Saturday, June 24, 2023

A study in misplaced scientific flair

A senior and junior scientist are looking at a colorful painting on the lab wall. "What is it?," asks the older one. "You said to do an abstract," answers the young one.

It's the most-read part of scientific articles. Abstracts are supposed to give you a quick impression of research results. But while they may be small, they're crammed with traps. Hype in scientific articles seems to be escalating, and abstracts – those little study blurbs – tend to be the hypey-est part.

Of course, sometimes scientists have already gotten creative with a biased title for the article – bonus "points" for getting in first even earlier, with the study name or its acronym. (More on the acronymania menace here at Statistically Funny.)

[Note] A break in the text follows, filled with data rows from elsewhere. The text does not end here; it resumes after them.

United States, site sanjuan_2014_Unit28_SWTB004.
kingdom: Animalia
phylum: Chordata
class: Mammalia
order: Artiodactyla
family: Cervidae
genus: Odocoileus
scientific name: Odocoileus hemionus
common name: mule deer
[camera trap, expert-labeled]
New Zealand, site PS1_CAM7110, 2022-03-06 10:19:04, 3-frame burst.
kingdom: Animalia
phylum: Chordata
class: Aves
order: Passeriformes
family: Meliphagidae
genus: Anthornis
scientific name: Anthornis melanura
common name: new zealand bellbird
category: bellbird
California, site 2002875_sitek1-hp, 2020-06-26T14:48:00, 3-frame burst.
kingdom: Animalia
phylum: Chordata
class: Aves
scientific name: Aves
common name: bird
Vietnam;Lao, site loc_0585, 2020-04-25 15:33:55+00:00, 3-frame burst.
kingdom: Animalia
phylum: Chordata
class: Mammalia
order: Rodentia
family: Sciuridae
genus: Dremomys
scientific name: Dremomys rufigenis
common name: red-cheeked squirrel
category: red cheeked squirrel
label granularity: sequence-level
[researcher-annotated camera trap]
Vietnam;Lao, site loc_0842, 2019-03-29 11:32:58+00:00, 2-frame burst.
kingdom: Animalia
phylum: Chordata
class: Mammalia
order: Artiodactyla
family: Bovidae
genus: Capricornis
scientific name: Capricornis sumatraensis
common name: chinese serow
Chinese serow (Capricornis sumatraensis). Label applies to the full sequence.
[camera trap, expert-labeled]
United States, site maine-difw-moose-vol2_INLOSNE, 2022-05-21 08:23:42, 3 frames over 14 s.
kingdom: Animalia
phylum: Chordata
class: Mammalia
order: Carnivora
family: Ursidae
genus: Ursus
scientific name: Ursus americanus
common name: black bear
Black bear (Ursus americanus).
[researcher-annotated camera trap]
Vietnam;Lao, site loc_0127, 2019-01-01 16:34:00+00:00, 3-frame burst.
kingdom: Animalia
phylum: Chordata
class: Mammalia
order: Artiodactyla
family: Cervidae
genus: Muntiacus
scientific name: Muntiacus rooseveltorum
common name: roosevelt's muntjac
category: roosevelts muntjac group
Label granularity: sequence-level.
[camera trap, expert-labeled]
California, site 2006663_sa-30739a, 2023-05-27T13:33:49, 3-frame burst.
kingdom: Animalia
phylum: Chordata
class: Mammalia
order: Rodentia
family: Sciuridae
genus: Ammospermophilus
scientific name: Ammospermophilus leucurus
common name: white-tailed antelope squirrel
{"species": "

What does this mean for us as readers? It means we can't be sure about the real takeaway messages from a study based on the abstract alone. Which, frankly, sucks. 

There's some good news at least: There's some serious research into the problem. And there are some telltale signs. I reckon you have to keep a sharp eye out for adjectives and adverbs – that's where things often take a spicy turn.

In May 2023, Olivier Corneille and colleagues published a list of 22 persuasive communication devices to watch out for in academic papers. Gulp! There's a summary of the list in table 1.

On the plus side, today's hype words mightn't work for long, thanks to "semantic bleaching". That's when overuse of hyperbole "'bleaches' out the stronger meaning of the word." Though I guess there will always be new buzz words to take their place. Sigh!


Disclosure: I'm a co-author of the 2013 PRISMA reporting guidelines for abstracts of systematic reviews. I have unfortunately contributed to the huge pile of conference abstracts that have never been followed by published papers, including a couple that evaluated the quality of abstracts (1998a, 1998b).